RandomForestClassifier(n_estimators=100, *, criterion='gini', max_depth=None, min_samples_split=2, min_samples_leaf=1, min_weight_fraction_leaf=0.0, max_features='sqrt', max_leaf_nodes=None, min_impurity_decrease=0.0, bootstrap=True, oob_score=False, n_jobs=None, random_state=None, verbose=0, warm_start=False, class_weight=None, ccp_alpha=0.0, max_samples=None, monotonic_cst=None)

These parameters give you control over attributes like complexity, performance, and ultimately the accuracy of the Random Forest classifier. In the previous step, I started with arbitrary values for some of the parameters and tweaked them manually to seemingly train the “best” model. The values I ended up with were:

n_estimators = 200 # Number of trees in the forest (higher is typically better but comes at cost of training time)
bootstrap = True # Each tree is built using a random subset (with replacement) of the data (instead of using the entire dataset)
max_samples = 500 # Number of samples to draw from the dataset to train each tree
max_depth = 5 # Maximum depth of each tree. Too high can result in overfitting
min_samples_leaf = 60 # Minimum number of samples at each node in the tree

The model with the above parameter produces an accuracy of 63%, which is pretty good.

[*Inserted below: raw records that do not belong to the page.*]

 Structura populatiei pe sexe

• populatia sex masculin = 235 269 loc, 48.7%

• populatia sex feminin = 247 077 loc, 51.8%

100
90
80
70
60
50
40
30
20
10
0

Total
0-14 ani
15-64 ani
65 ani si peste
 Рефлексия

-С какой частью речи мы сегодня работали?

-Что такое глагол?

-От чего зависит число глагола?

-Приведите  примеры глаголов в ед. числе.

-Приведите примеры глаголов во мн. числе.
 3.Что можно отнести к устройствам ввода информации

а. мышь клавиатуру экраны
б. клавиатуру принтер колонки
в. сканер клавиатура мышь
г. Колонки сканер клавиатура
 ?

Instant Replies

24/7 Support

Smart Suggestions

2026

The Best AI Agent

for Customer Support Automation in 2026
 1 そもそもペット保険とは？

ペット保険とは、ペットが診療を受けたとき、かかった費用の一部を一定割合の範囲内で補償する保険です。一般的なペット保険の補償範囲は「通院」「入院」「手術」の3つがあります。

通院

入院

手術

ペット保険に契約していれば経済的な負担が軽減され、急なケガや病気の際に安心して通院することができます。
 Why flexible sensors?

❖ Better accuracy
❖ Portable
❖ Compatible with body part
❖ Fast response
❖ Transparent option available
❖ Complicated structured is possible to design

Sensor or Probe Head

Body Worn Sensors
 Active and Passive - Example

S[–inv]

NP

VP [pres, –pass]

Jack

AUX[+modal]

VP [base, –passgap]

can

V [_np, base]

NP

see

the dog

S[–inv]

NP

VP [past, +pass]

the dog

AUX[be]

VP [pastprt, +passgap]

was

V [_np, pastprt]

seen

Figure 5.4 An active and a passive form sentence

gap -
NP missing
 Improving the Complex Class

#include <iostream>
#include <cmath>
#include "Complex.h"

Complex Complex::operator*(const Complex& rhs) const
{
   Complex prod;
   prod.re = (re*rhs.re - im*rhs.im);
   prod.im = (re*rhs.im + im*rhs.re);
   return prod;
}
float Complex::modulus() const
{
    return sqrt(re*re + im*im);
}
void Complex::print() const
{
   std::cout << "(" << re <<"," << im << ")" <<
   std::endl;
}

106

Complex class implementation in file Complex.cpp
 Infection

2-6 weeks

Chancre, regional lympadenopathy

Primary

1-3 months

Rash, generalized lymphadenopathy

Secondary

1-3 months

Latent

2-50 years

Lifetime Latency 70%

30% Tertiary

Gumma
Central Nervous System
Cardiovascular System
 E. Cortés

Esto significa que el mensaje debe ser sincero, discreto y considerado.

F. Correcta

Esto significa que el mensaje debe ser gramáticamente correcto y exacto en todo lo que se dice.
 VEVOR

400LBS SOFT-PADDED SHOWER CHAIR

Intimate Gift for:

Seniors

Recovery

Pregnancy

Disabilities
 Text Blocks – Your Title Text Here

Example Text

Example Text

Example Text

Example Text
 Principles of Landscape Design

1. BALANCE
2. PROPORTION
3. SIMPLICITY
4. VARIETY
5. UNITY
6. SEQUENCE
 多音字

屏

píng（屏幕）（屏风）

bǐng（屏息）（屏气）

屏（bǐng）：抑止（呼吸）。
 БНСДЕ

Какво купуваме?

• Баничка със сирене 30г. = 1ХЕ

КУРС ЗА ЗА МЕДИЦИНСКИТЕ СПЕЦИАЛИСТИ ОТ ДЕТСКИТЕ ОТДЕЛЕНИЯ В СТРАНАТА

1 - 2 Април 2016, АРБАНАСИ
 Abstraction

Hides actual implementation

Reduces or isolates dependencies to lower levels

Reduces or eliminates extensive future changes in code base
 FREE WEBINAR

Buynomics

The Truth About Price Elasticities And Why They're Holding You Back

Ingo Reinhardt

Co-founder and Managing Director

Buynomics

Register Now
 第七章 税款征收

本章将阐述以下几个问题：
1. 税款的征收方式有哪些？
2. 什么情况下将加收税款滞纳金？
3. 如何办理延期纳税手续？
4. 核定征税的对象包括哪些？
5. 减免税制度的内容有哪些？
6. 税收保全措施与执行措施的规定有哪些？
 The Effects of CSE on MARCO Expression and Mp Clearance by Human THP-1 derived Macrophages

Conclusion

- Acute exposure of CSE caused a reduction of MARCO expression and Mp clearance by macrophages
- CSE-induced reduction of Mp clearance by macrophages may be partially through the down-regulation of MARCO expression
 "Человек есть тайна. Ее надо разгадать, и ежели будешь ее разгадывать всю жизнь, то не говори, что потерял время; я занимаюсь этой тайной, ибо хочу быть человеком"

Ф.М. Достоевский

While intuition and brute force could be used to find the best combination of parameters, there are quicker and automated ways to do so. I used the RandomizedSearchedCV class from sklearn to test different hyperparameter values. My parameter space looked like this:

params = {
    "n_estimators": [100, 200, 300, 400, 500],
    "max_samples": [100, 200, 300, 400, 500],
    "max_depth": [5, 10, 15, 20, 25],
    "min_samples_leaf": [10, 20, 30, 40, 50]
}   

The RandomizedSearchCV will choose N combinations from this space, and return the combination that yielded the best result. I chose N = 10 to save time:

clf = RandomizedSearchCV(rf, params, n_iter=10, cv=5, n_jobs=-1)

The output was a combination of hyperparameters that was quite different from my original values!

{'n_estimators': 500,
 'min_samples_leaf': 10,
 'max_samples': 400,
 'max_depth': 10}

These changes to the parameters boosted my model’s accuracy from 63% to 64%, which, although is a small change, shows the potential returns of using strategies like hyperparameter tuning.

Conclusion

The final accuracy of my model in predicting NHL games was 0.6422018348623854 or 64%. While this may seem low, one should note that the ‘favourites’ in sportsbooks for hockey have a win rate of approximately 60%. This means that the team with the higher odds of winning (set by the sportsbook) win 60% of the time.

Should sportsbooks replace their moneyline calculation models with my Random Forest model? No. There are far more variables in hockey games such as injuries that can have a major impact on the outcome of a game. By not taking these into consideration, sportsbooks would lose money.

There are ways this model could be improved in the short term with a few tweaks. First, the dataset in the NHL API is quite limited, and additional stats such as faceoff percentage, powerplay percentage, and penalty kill percentage would be very useful in the model. Second, since every feature was a boolean value, the decision trees were not as sensitive to scaling. For example, shooting 10 more shots per game vs shooting 1 more shot per game would have the same outcome in the decision tree. However, the boolean variables were useful for the sake of simplicity and understanding of Decision Trees.

For future work, I will scrape additional stats for a more diverse dataset. I will also try different models to see which model is best suited for a sports prediction problem.